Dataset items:
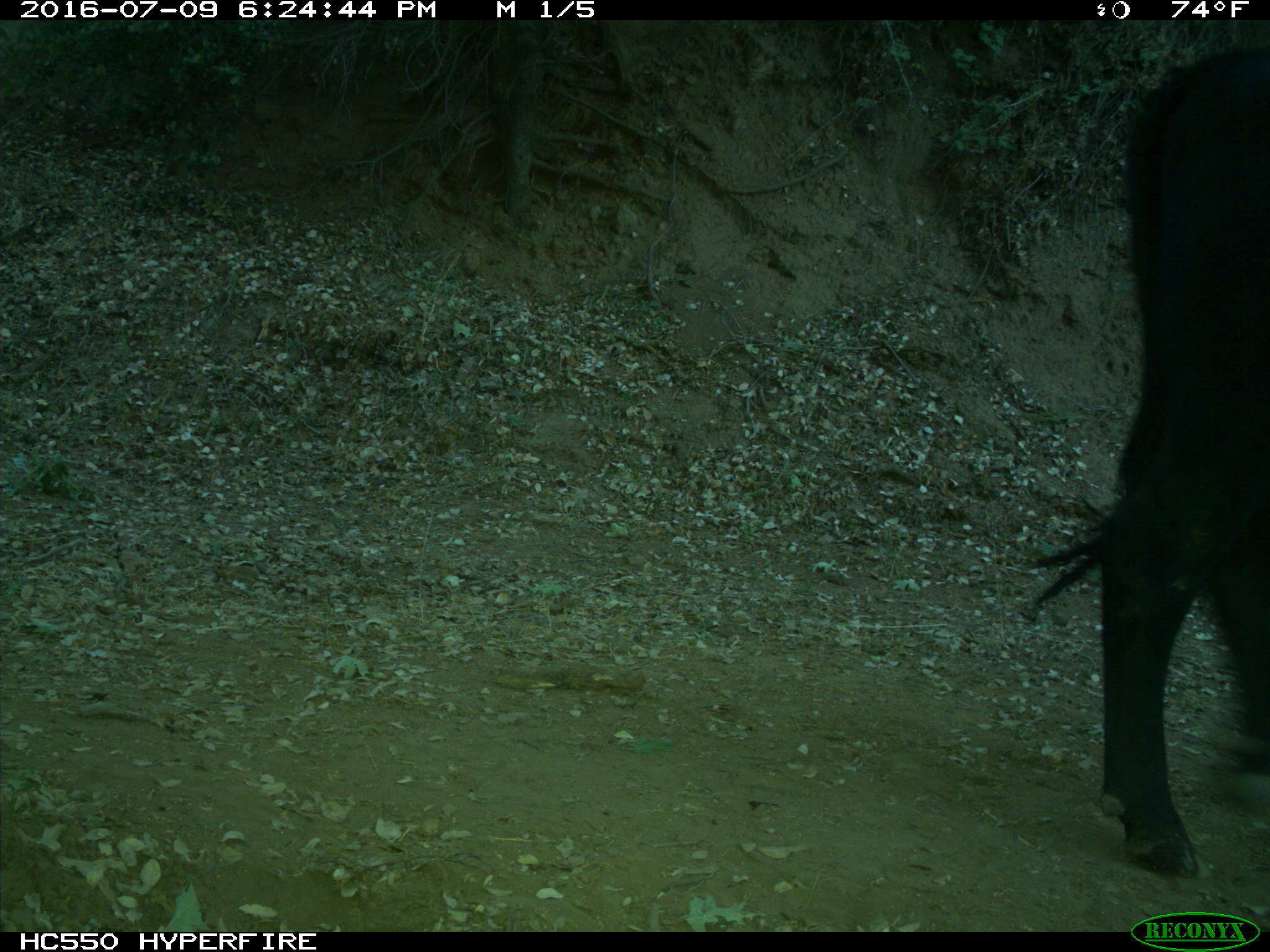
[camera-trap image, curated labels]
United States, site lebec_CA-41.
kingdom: Animalia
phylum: Chordata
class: Mammalia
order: Artiodactyla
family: Bovidae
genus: Bos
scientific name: Bos taurus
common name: domestic cow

→ EXERCISE PROMPT
Repeat only the stretch of lines that begins at the line containing "order: Artiodactyla" and ends at the last line above, both included.

→ EXERCISE ANSWER
order: Artiodactyla
family: Bovidae
genus: Bos
scientific name: Bos taurus
common name: domestic cow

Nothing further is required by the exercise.